A registered Aboriginal site has been damaged at one of BHP’s iron ore mines in the Pilbara less than eight months after the mining giant promised not to disturb any sites in the area without “further deep consultation” with the Banjima traditional owners.

The site, a culturally significant rock shelter, was reportedly damaged by a rockfall in late January. It is one of several Banjima sites located in and around BHP’s mining area C near its $4.5bn South Flank iron ore mining operation.

BHP said the heritage site was not part of its current mining operations and the cause of the rockfall was not known. The site was first recorded in 2005.

The Banjima native title Aboriginal corporation (BNTAC) said BHP wrote to them in late January to say there had been a “rockfall impact” to the site.

Related: BHP shareholders withdraw resolution on Aboriginal heritage sites after deal struck with traditional owners

In July last year, BHP vowed not to damage 40 Aboriginal heritage sites which it had received ministerial permission to destroy, without “further extensive consultation” with traditional owners. The pledge came after Guardian Australia revealed traditional owners had been legally prevented from speaking publicly about the sites.

BHP was given ministerial consent to destroy them under Western Australia’s outdated Aboriginal heritage laws on 29 March, three days after Rio Tinto blew up a 46,000-year-old Aboriginal site at Juukan Gorge, triggering international condemnation.

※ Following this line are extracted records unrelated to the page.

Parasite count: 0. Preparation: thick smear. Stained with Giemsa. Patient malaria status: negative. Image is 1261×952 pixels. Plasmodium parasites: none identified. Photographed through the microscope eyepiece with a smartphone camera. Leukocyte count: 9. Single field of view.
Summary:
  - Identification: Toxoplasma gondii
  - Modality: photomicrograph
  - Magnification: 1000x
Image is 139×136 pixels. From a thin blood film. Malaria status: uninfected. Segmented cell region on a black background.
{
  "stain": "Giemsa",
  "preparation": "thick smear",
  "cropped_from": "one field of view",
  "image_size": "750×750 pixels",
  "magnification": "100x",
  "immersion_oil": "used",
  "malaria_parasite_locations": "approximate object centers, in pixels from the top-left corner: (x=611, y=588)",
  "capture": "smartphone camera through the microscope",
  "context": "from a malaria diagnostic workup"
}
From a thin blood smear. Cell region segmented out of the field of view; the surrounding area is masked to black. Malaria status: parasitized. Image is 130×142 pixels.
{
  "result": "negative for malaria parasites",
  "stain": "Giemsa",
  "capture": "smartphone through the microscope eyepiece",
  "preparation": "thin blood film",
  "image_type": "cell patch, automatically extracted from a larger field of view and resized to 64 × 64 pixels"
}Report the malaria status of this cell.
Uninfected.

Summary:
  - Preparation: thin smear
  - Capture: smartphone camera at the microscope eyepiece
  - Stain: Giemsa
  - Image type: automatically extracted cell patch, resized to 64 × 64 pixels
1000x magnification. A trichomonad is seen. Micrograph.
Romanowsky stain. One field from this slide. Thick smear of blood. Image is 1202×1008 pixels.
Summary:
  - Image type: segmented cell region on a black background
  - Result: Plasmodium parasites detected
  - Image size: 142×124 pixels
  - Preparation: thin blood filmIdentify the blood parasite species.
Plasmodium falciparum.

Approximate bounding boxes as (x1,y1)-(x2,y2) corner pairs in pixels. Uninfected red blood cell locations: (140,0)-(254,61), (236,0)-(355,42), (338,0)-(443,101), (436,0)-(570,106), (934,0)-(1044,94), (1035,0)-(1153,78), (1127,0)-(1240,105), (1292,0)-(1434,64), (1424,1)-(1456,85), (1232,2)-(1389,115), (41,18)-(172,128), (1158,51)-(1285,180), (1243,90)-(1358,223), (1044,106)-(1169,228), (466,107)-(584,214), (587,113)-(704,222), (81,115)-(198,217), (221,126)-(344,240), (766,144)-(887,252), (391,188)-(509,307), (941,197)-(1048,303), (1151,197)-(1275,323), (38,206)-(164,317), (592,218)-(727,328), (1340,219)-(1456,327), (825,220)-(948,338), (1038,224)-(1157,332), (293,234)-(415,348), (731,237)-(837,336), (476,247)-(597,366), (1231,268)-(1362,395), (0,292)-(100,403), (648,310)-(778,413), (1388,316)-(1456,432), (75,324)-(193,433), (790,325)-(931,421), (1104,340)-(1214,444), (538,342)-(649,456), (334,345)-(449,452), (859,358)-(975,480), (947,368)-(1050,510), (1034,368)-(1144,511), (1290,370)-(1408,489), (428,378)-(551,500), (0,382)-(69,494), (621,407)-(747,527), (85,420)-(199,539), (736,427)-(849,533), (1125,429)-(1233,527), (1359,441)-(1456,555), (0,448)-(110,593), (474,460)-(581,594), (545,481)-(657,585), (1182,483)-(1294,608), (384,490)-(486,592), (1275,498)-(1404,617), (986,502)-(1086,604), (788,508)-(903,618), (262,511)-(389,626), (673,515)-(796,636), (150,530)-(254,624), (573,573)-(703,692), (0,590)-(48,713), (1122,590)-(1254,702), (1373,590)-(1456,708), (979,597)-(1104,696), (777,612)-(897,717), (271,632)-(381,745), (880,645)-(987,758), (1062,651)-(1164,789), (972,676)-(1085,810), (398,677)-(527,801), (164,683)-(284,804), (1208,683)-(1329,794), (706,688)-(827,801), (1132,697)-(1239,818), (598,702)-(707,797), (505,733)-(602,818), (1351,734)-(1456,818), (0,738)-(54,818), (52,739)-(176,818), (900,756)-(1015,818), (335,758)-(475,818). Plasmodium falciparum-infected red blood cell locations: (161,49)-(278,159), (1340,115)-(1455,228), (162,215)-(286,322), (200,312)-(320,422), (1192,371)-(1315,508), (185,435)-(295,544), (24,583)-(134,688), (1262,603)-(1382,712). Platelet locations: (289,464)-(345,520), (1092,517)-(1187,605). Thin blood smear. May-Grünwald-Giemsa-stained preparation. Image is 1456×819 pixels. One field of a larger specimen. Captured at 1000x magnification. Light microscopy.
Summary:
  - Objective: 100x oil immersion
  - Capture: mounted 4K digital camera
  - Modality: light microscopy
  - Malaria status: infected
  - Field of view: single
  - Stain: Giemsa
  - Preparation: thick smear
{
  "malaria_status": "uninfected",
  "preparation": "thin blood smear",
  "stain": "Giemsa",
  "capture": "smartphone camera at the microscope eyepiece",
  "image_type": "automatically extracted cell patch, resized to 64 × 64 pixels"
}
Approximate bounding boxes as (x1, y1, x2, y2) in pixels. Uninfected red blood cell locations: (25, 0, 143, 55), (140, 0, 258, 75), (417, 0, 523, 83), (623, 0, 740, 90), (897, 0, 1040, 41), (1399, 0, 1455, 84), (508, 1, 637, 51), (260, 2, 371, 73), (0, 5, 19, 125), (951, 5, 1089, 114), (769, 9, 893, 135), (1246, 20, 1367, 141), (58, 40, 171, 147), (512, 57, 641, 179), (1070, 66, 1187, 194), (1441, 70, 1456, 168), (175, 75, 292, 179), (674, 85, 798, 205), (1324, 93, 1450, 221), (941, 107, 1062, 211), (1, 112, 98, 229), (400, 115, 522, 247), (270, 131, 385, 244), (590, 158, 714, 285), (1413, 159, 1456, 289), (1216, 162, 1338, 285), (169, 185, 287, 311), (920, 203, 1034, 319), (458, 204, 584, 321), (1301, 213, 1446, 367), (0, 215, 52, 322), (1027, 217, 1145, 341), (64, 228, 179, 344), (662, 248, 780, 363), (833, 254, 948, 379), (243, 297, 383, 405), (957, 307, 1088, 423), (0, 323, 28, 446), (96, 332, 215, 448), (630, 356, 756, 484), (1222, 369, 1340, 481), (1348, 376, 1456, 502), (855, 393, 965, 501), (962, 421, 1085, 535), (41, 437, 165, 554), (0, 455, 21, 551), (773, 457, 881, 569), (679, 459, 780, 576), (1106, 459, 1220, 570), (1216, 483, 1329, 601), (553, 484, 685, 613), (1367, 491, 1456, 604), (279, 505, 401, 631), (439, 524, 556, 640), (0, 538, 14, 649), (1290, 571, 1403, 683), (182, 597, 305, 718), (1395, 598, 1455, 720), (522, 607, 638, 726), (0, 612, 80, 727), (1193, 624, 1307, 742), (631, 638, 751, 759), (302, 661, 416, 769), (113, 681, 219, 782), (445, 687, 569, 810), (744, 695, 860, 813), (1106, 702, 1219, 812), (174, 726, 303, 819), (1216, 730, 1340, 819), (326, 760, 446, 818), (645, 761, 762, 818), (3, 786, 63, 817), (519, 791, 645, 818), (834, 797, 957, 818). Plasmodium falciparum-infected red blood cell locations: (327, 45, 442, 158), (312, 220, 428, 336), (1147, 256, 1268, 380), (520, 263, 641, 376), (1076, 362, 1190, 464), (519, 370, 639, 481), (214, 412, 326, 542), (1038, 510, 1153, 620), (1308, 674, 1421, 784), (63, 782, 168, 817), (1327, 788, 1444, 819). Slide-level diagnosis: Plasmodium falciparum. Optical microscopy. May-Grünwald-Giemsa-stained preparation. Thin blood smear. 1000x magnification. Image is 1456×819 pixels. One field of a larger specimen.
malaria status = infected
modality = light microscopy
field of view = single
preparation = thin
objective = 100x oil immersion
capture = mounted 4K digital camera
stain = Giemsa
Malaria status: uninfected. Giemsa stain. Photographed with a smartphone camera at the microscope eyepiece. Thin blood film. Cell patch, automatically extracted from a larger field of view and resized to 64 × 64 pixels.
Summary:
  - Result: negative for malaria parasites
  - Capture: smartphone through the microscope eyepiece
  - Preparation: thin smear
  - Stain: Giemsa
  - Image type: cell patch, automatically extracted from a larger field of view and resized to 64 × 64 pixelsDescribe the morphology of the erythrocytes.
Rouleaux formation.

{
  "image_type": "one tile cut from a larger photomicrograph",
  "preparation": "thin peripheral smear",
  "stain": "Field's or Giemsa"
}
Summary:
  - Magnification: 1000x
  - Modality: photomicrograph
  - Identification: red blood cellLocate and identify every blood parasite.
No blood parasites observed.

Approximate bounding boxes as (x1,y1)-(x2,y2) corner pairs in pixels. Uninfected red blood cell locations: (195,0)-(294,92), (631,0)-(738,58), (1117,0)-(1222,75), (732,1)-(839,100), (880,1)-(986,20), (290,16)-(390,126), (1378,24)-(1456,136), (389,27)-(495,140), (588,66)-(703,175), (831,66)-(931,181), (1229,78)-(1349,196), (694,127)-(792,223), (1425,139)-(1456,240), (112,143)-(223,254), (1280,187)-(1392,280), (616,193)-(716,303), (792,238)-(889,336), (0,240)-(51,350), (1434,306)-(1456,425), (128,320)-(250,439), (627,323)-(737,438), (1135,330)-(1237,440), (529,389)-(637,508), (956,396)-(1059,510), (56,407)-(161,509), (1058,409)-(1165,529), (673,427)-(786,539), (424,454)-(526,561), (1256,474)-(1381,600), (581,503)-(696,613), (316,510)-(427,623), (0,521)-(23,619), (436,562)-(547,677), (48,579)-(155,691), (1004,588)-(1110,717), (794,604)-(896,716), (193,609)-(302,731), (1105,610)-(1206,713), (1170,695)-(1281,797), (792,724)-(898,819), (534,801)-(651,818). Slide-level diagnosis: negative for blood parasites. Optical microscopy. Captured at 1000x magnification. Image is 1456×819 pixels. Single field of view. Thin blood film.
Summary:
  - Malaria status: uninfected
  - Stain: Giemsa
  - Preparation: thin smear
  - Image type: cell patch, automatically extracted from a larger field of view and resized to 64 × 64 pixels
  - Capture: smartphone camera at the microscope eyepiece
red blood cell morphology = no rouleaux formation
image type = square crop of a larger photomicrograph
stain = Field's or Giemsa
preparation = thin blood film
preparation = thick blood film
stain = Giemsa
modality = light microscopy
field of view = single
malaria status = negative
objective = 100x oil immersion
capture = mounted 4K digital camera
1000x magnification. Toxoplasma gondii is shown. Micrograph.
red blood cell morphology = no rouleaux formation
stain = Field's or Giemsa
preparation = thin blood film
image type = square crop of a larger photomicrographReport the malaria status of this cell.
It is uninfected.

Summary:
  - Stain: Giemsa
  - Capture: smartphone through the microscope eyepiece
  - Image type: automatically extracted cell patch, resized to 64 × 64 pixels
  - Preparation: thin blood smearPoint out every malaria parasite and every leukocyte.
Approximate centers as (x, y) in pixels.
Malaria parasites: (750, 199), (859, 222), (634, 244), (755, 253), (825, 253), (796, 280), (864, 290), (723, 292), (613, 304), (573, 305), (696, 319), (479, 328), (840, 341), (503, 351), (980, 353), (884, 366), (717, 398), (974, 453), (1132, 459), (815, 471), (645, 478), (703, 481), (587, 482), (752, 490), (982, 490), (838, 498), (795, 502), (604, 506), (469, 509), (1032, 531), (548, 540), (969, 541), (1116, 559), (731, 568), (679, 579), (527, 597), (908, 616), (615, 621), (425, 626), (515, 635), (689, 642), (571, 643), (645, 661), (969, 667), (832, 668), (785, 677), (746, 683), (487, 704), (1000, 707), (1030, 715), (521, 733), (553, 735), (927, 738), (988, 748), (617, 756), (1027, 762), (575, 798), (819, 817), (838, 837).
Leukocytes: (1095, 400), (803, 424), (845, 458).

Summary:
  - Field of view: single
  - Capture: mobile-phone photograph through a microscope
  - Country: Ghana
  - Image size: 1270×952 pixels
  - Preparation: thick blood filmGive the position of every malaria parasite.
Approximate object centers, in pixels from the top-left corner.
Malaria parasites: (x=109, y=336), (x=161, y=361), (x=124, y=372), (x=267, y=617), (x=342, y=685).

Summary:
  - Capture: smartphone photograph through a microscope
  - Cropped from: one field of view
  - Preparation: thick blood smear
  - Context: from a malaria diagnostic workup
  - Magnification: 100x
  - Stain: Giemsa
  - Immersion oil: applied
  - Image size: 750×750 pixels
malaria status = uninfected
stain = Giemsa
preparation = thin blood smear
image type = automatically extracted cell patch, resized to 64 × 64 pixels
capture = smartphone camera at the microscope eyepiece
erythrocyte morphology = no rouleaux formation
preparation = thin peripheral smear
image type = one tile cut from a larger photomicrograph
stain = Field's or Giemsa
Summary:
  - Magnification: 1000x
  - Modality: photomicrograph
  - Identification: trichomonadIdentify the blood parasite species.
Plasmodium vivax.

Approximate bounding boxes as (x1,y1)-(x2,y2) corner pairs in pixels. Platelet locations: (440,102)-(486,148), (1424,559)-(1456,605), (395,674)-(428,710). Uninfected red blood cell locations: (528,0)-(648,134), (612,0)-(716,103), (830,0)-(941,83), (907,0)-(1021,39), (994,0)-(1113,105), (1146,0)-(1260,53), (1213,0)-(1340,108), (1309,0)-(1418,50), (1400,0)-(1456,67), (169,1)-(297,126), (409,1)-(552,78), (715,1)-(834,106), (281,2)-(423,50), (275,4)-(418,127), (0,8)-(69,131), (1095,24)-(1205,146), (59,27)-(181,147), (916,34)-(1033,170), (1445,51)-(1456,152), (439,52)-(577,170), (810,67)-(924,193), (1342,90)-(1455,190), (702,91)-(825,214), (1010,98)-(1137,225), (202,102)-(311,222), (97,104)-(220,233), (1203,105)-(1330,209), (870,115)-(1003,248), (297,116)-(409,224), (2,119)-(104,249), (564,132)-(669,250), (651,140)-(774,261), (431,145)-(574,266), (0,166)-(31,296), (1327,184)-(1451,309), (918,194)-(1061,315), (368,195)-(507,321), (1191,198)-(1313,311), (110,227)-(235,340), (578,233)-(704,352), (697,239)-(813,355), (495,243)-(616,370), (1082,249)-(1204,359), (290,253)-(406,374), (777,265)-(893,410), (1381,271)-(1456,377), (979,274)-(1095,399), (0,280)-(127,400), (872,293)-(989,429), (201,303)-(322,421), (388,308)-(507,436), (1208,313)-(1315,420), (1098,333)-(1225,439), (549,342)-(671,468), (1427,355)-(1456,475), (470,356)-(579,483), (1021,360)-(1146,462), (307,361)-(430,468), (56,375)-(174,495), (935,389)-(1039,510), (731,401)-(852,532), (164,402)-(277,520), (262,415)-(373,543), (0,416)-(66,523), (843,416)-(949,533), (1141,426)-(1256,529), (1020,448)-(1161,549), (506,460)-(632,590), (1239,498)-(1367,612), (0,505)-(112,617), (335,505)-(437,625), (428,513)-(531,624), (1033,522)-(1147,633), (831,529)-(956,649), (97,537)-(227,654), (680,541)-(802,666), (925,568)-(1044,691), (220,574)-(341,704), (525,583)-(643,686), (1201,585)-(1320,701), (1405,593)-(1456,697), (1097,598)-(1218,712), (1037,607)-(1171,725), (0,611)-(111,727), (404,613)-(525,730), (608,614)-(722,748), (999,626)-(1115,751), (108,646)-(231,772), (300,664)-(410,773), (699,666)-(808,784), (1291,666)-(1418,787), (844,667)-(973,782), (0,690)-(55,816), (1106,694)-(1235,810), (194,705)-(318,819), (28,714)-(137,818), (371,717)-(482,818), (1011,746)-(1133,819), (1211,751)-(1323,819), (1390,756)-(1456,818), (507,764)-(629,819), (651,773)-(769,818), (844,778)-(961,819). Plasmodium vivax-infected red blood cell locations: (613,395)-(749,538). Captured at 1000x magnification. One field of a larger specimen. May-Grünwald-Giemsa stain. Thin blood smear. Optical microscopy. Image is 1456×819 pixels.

“We will not disturb the sites identified without further extensive consultation with the Banjima people,” a BHP spokesman said at the time. “That consultation will be based on our commitment to understanding the cultural significance of the region and on the deep respect we have for the Banjima people and their heritage.”

BHP also announced it would establish a heritage advisory council in partnership with BNTAC.

It is this newly established South Flank Heritage Advisory Council that is now investigating what caused the damage to the rock shelter.

The council met with BHP executives on 11 February, a BNTAC spokesman said, to “clarify the initial report’s details and progress the investigation”. The investigation is ongoing.

BHP’s president of minerals in Australia, Edgar Basto, said he and Western Australia iron ore boss Brandon Craig had met with the Banjima and were “committed to learning from the outcomes of the joint investigation”.

“The relationships we hold with the traditional custodians of the land on which we operate are critically important to BHP,” Basto said.

“Over many years, we have built a strong relationship with the Banjima people based on deep respect for their heritage and their connection to country. This includes the establishment of the Banjima Heritage Advisory Council last year. We will continue to work with the Banjima in a spirit of respect and cooperation.”